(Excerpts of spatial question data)
=======
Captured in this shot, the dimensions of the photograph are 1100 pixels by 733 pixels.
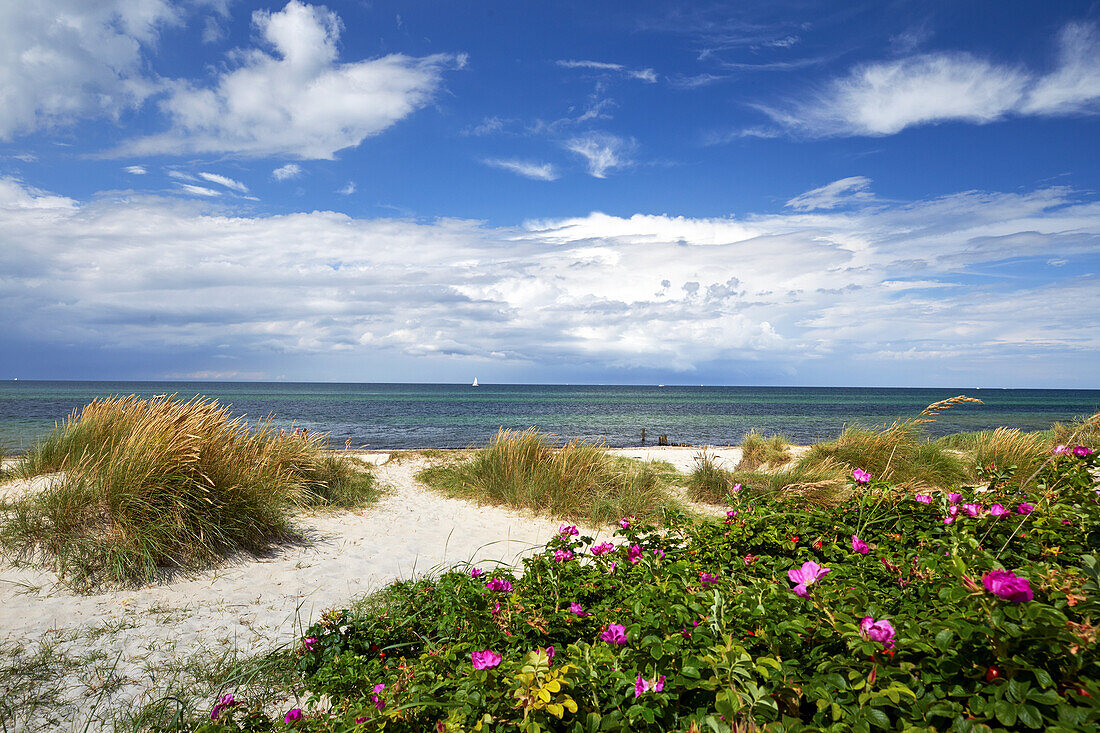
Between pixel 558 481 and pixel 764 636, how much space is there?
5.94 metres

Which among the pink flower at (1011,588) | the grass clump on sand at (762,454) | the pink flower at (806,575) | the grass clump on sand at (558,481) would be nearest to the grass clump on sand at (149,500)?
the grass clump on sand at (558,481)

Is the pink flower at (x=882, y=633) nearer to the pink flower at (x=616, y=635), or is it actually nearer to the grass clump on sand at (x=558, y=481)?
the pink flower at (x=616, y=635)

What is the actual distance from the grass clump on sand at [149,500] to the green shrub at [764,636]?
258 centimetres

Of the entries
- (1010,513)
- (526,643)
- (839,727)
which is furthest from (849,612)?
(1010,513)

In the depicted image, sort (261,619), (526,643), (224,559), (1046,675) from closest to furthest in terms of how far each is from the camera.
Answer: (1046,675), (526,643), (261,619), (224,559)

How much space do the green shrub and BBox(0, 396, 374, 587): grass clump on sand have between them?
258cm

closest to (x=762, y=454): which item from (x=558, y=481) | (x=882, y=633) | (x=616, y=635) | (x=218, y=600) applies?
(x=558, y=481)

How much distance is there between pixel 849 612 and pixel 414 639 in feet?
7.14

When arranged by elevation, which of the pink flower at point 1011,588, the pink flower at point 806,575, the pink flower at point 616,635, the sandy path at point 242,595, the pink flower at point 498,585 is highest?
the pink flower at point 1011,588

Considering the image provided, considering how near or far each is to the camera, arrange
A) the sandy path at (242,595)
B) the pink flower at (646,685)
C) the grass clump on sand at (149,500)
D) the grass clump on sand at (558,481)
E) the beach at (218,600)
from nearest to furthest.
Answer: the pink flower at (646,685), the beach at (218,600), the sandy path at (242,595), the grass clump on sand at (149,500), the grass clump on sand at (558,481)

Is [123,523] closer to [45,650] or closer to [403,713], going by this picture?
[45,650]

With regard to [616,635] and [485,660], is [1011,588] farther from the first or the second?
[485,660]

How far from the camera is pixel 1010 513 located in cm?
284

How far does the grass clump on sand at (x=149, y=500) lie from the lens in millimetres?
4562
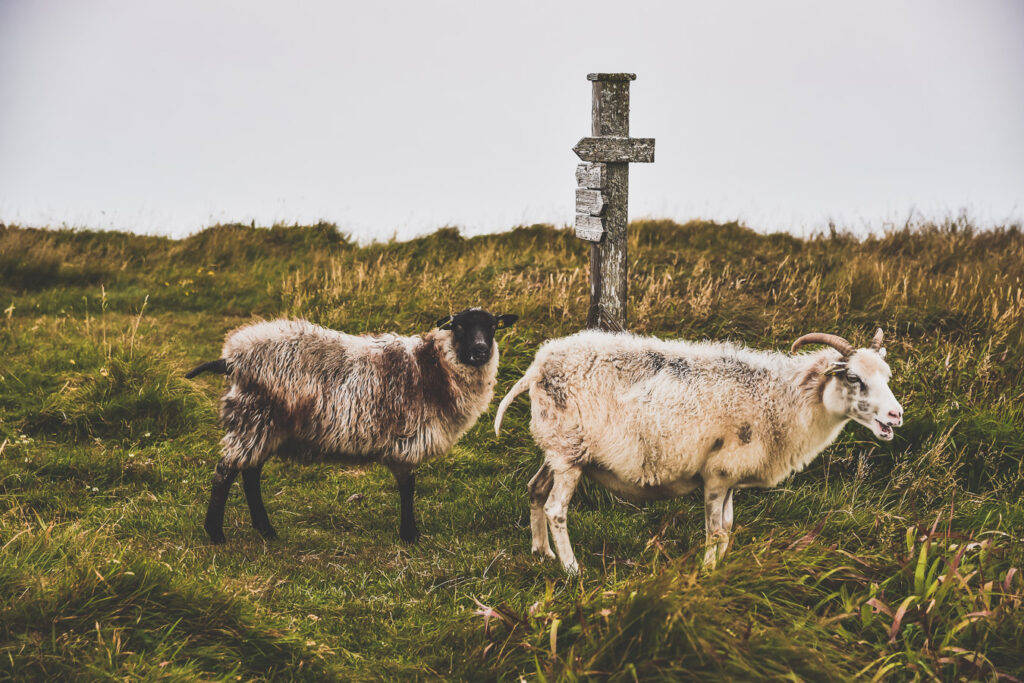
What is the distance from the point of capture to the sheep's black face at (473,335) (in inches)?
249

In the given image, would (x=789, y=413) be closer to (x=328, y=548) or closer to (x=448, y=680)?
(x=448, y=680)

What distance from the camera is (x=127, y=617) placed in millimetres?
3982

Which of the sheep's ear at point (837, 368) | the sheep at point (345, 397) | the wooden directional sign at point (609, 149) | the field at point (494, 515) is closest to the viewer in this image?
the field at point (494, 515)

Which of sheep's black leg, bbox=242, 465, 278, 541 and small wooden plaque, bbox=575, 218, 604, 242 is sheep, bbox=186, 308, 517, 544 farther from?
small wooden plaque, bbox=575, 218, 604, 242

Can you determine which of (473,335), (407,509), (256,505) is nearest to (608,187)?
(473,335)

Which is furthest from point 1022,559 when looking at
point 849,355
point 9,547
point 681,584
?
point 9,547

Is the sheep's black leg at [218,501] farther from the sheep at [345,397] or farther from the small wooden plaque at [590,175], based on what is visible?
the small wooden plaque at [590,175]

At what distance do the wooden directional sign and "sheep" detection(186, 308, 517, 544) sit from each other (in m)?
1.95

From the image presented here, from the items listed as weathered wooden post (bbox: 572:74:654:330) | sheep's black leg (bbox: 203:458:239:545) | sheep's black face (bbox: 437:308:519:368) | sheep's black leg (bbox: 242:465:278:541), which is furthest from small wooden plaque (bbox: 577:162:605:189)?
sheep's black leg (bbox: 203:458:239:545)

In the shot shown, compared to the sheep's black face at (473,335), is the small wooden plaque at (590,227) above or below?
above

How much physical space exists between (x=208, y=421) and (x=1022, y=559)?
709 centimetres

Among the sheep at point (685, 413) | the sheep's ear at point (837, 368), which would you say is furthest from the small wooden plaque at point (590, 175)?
=======
## WRITTEN INSTRUCTION:
Reproduce all entries without any change, and omit the pictures.

## FINAL RESULT:
Captured in this shot, the dimensions of the photograph are 1100 pixels by 733 pixels.
Between pixel 558 481 and pixel 764 636, how much space is there?
5.94 metres

Which among the pink flower at (1011,588) | the grass clump on sand at (762,454) | the pink flower at (806,575) | the grass clump on sand at (558,481) would be nearest to the grass clump on sand at (149,500)?
the grass clump on sand at (558,481)

Is the pink flower at (x=882, y=633) nearer to the pink flower at (x=616, y=635), or is it actually nearer to the grass clump on sand at (x=558, y=481)?
the pink flower at (x=616, y=635)

What is the actual distance from the grass clump on sand at [149,500] to the green shrub at [764,636]?
258 centimetres

Of the entries
- (1010,513)
- (526,643)
- (839,727)
which is furthest from (849,612)?
(1010,513)

In the depicted image, sort (261,619), (526,643), (224,559), (1046,675) from closest to furthest in terms of how far each is from the camera.
Answer: (1046,675), (526,643), (261,619), (224,559)

How much space do the green shrub and BBox(0, 396, 374, 587): grass clump on sand have between them?
258cm

closest to (x=762, y=454): which item from (x=558, y=481) | (x=882, y=633) | (x=616, y=635) | (x=218, y=600) applies?
(x=558, y=481)

How much distance is there between pixel 849 612 and pixel 414 639 in feet?
7.14

When arranged by elevation, which of the pink flower at point 1011,588, the pink flower at point 806,575, the pink flower at point 616,635, the sandy path at point 242,595, the pink flower at point 498,585 is highest?
the pink flower at point 1011,588

Considering the image provided, considering how near or far each is to the camera, arrange
A) the sandy path at (242,595)
B) the pink flower at (646,685)
C) the grass clump on sand at (149,500)
D) the grass clump on sand at (558,481)
E) the beach at (218,600)
from nearest to furthest.
Answer: the pink flower at (646,685), the beach at (218,600), the sandy path at (242,595), the grass clump on sand at (149,500), the grass clump on sand at (558,481)

Is [123,523] closer to [45,650] or closer to [403,713], going by this picture?
[45,650]

With regard to [616,635] and [485,660], is [1011,588] farther from the first or the second?
[485,660]

How far from the camera is pixel 1010 513 located in cm?
284

How far does the grass clump on sand at (x=149, y=500) lie from the lens in millimetres?
4562
What is the distance from the point of capture to the sheep's black face at (473,335) (in inches)?
249

In the given image, would (x=789, y=413) be closer to (x=328, y=548) or closer to (x=448, y=680)?
(x=448, y=680)

What distance from the camera is (x=127, y=617) placed in millimetres?
3982

Which of the sheep's ear at point (837, 368) | the sheep at point (345, 397) | the wooden directional sign at point (609, 149) | the field at point (494, 515) is closest to the viewer in this image?
the field at point (494, 515)

Which of sheep's black leg, bbox=242, 465, 278, 541 and small wooden plaque, bbox=575, 218, 604, 242 is sheep, bbox=186, 308, 517, 544 farther from?
small wooden plaque, bbox=575, 218, 604, 242

Can you determine which of (473,335), (407,509), (256,505) is nearest to (608,187)?
(473,335)

Which is furthest from point 1022,559 when looking at
point 849,355
point 9,547
point 681,584
?
point 9,547

Is the sheep's black leg at [218,501] farther from the sheep at [345,397] or farther from the small wooden plaque at [590,175], based on what is visible?
the small wooden plaque at [590,175]

At what distance do the wooden directional sign and "sheep" detection(186, 308, 517, 544) sit from each other (in m)?
1.95

From the image presented here, from the items listed as weathered wooden post (bbox: 572:74:654:330) | sheep's black leg (bbox: 203:458:239:545) | sheep's black face (bbox: 437:308:519:368) | sheep's black leg (bbox: 242:465:278:541), which is furthest from small wooden plaque (bbox: 577:162:605:189)?
sheep's black leg (bbox: 203:458:239:545)

In the shot shown, compared to the sheep's black face at (473,335), is the small wooden plaque at (590,227) above or below?
above

How much physical space exists between (x=208, y=421) and (x=1022, y=559)?
709 centimetres

Among the sheep at point (685, 413) | the sheep's ear at point (837, 368), which would you say is furthest from the small wooden plaque at point (590, 175)?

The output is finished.